Au compteur, notamment, Nathalie Kosciusko-Morizet ou Bruno Le Maire qui se sont toujours prononcés contre une alliance avec le FN. Pourtant sur le terrain, plusieurs élus confiaient pendant la campagne que leurs militants leur demandaient : “Pourquoi vous ne passez pas un accord avec le FN ? Vous auriez dû les appeler à voter pour vous !” Manifestement l’UMP se cherche. Les intéressés sont dans le flou. Tiraillés par des vents contraires. Sitôt connus les résultats du second tour des législatives, chacun y est allé de son commentaire.

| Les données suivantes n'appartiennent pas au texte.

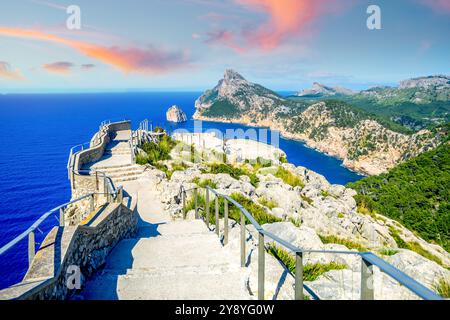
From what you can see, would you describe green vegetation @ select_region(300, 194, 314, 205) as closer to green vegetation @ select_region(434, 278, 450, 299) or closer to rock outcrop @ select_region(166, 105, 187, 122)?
green vegetation @ select_region(434, 278, 450, 299)

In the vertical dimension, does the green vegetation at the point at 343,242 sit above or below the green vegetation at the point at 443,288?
below

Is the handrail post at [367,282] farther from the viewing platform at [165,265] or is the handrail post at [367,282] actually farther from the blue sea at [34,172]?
the blue sea at [34,172]

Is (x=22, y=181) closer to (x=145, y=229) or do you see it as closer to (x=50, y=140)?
(x=50, y=140)

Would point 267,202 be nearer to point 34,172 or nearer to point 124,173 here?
point 124,173

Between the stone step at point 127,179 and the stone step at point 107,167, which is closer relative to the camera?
the stone step at point 127,179

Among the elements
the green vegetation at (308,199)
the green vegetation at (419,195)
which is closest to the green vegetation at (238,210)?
the green vegetation at (308,199)

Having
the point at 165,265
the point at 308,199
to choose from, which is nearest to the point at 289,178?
the point at 308,199
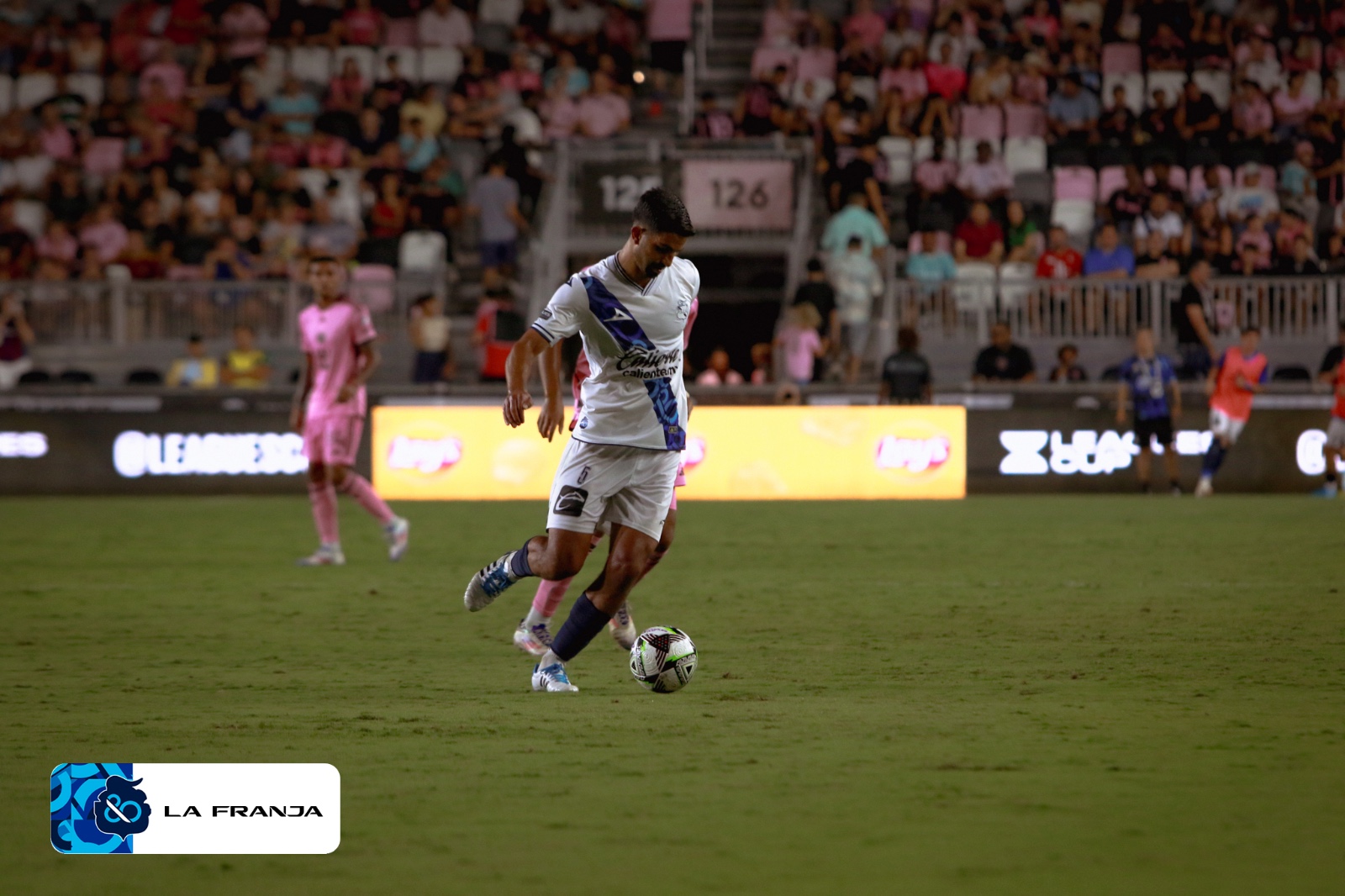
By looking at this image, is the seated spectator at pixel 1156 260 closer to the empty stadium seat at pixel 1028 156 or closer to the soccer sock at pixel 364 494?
the empty stadium seat at pixel 1028 156

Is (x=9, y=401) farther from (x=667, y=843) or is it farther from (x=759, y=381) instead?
(x=667, y=843)

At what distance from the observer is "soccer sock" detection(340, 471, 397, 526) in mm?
13273

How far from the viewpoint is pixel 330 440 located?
13.0 m

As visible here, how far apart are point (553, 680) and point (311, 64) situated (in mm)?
21586

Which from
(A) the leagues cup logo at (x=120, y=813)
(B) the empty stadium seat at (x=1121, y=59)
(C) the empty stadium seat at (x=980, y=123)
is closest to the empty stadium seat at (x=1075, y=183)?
(C) the empty stadium seat at (x=980, y=123)

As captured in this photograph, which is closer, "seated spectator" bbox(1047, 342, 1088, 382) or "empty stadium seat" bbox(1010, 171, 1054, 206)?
"seated spectator" bbox(1047, 342, 1088, 382)

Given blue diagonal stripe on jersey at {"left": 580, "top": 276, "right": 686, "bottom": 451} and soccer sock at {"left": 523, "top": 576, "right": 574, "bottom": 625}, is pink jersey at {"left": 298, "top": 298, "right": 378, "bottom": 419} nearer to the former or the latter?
soccer sock at {"left": 523, "top": 576, "right": 574, "bottom": 625}

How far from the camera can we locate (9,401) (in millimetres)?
21266

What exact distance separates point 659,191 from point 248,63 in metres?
21.8

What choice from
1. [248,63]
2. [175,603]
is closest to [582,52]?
[248,63]

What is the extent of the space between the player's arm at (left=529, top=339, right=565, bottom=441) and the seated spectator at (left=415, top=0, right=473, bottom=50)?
2068cm

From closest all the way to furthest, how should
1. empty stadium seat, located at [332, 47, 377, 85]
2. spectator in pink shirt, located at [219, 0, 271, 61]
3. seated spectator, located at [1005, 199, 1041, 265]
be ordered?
seated spectator, located at [1005, 199, 1041, 265], empty stadium seat, located at [332, 47, 377, 85], spectator in pink shirt, located at [219, 0, 271, 61]

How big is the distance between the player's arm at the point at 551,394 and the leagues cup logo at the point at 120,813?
9.28ft

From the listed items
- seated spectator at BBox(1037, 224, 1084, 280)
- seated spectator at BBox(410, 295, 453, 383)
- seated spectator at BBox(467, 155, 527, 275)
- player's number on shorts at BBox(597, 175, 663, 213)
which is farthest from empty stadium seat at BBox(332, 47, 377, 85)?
seated spectator at BBox(1037, 224, 1084, 280)
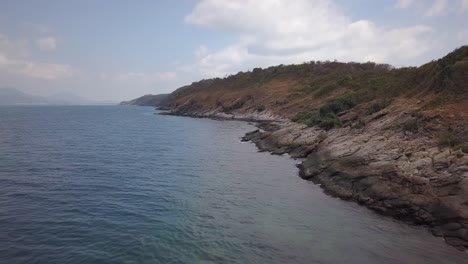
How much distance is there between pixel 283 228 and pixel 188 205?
729 cm

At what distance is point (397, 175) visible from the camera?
2531cm

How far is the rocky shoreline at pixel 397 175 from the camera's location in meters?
21.0

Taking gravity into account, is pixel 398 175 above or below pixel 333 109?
below

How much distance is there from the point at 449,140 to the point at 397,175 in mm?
5159

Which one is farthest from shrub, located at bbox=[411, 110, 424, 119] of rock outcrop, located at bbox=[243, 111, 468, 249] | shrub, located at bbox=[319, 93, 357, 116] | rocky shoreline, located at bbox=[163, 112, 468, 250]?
shrub, located at bbox=[319, 93, 357, 116]

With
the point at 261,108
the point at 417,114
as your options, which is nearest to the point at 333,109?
the point at 417,114

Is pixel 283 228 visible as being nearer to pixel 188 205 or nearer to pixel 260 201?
pixel 260 201

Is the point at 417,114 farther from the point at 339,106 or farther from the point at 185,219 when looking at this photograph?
the point at 185,219

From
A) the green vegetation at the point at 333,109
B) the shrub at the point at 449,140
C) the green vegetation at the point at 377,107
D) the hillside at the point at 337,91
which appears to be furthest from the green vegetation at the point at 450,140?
the green vegetation at the point at 333,109

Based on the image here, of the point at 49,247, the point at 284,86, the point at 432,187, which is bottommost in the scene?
the point at 49,247

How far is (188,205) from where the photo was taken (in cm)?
2486

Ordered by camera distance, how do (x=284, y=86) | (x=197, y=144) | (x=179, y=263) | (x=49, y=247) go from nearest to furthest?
(x=179, y=263) < (x=49, y=247) < (x=197, y=144) < (x=284, y=86)

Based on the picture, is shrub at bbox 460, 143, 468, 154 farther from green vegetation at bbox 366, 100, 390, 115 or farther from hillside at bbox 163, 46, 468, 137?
green vegetation at bbox 366, 100, 390, 115

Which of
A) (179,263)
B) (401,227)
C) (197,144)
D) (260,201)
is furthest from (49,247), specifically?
(197,144)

“Justice, équité, autorité”
Très critique quant à la stratégie de droitisation du mouvement engagée dès la présidentielle par Nicolas Sarkozy, Alain Juppé, qui n’était pas candidat aux législatives, a demandé un travail sur les valeurs du parti : “Je crois que dans le cadre de la préparation de notre futur congrès, une réflexion de fond est indispensable sur ce qui nous rassemble, sur le socle de nos valeurs et sur notre projet commun.” Réélu ce 17 juin, l’ancien secrétaire général de l’UMP Xavier Bertrand a, pour sa part, souhaité que le parti retrouve “le P de populaire dans UMP”. “Il faut parler à la France des classes moyennes, des ouvriers, des entrepreneurs. Pour nous, la clé, c’est la clarté et la fermeté sur nos valeurs.” Lesquelles ? “Justice, équité, autorité”, répond Bruno Le Maire.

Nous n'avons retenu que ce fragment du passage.